Hauptversammlung der Feuerwehr

Fokus auf Kameradschaft legen

Sassenberg

Nach dem Corona-Jahr spielte das Thema Kameradschaft eine zentrale Rolle im Rahmen der jüngsten Jahreshauptversammlung der Freiwilligen Feuerwehr in Sassenberg. Angesichts der guten Inzidenzwerte und des Impfstatus in der Wehr soll dieses Thema nun wieder in den Vordergrund rücken.

Von Ulrike von Brevernund

Dieter Volkmar (Mitte) wechselt aus dem aktiven Dienst in die Ehrenabteillung. Foto: Feuerwehr

Die diesjährige Jahreshauptversammlung könnte als bislang kürzeste in die Annalen der Freiwilligen Feuerwehr eingehen: Nach gerade einmal 35 Minuten beendete Feuerwehrleiter Matthias Freese die Zusammenkunft bereits, die – ebenfalls eine Premiere – online stattfand. „Ich hoffe, es bleibt auch die einzige Online-Hauptversammlung“, sagte Bürgermeister Josef Uphoff in seinem Grußwort und fand damit größte Zustimmung bei der Wehrführung bis hin zu Kreisbrandmeister Heinz-Jürgen Gottmann.

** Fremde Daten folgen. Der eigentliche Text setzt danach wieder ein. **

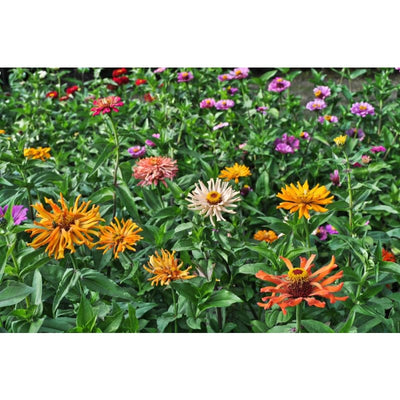 Cactus Flower Mix Zinnia - Flowers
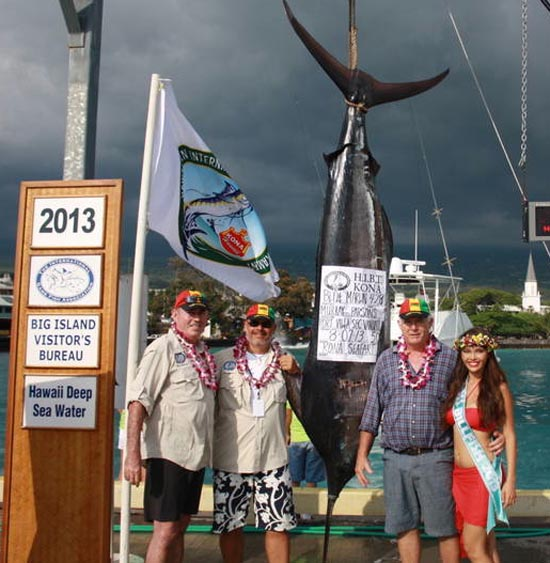At a svelte 428 pounds, the Pacific blue marlin weighed in by Port Vila Sport Fishing Club of Vanuatu (Team #14) at Wednesday's Hawaiian International Billfish Tournament. (Photo courtesy of HIBT)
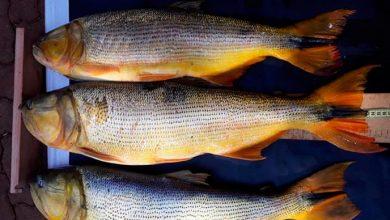 dourado 1 390x220 - Homens são flagrados pescando ilegalmente no Parque Estadual do Turvo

75 Jahre in der Feuerwehr ist Wilhelm Tönnemann (2.v.r.) – dafür wurde er besonders geehrt. Foto: Feuerwehr

Nach dem Corona-Jahr spielte das Thema Kameradschaft eine zentrale Rolle. „Wir haben viele Ziele erreicht, aber eins nicht: die Kameradschaftspflege“, gab Freese zu und rief dazu auf, das Thema angesichts der guten Inzidenzwerte und des Impfstatus in der Wehr nun wieder in den Vordergrund zu rücken. Dafür gebe es positive Perspektiven: Ab Juli sollen wieder gemeinsame Zugübungen möglich sein, sowohl um die dringend notwendige Abstimmung im Zugeinsatz zu proben, aber auch um „den soziokulturellen Bereich zu schärfen“, sprich das Miteinander auf persönlicher Ebene. Im Mai kommenden Jahres wird zudem der kreisweite Leistungsnachweis der Feuerwehren in Sassenberg stattfinden, verbunden mit entsprechenden gemeinsamen Anstrengungen der Kameraden bei der Planung im Vorfeld.

Ein einsatztechnisch normales Jahr

Bei alle Besonderheiten in anderen Bereichen sei das abgelaufene Jahr „einsatztechnisch ein relativ normales Jahr gewesen“, blickte Freese zurück. Der Löschzug Füchtorf fuhr 38 Einsätze berichtete Zugführer Michael Lienker, davon waren acht Brandeinsätze und 26 technische Hilfeleistungen. Für den Löschzug Sassenberg berichtete Zugführer Dirk Koßmann von 77 Einsätzen, davon bei drei großen, sieben mittleren und zehn kleinen Bränden. Die Kameraden rückten zudem zu acht Unfällen aus, zweimal war dabei auch Menschenrettung gefordert. Die Ausbildung litt in beiden Löschzügen unter den Coronabedingungen. Kreisbrandmeister Gottmann kündigte jedoch an, dass nach den Sommerferien wieder Lehrgänge starten sollen, insbesondere sei ein verkürzter Truppenführerlehrgang geplant.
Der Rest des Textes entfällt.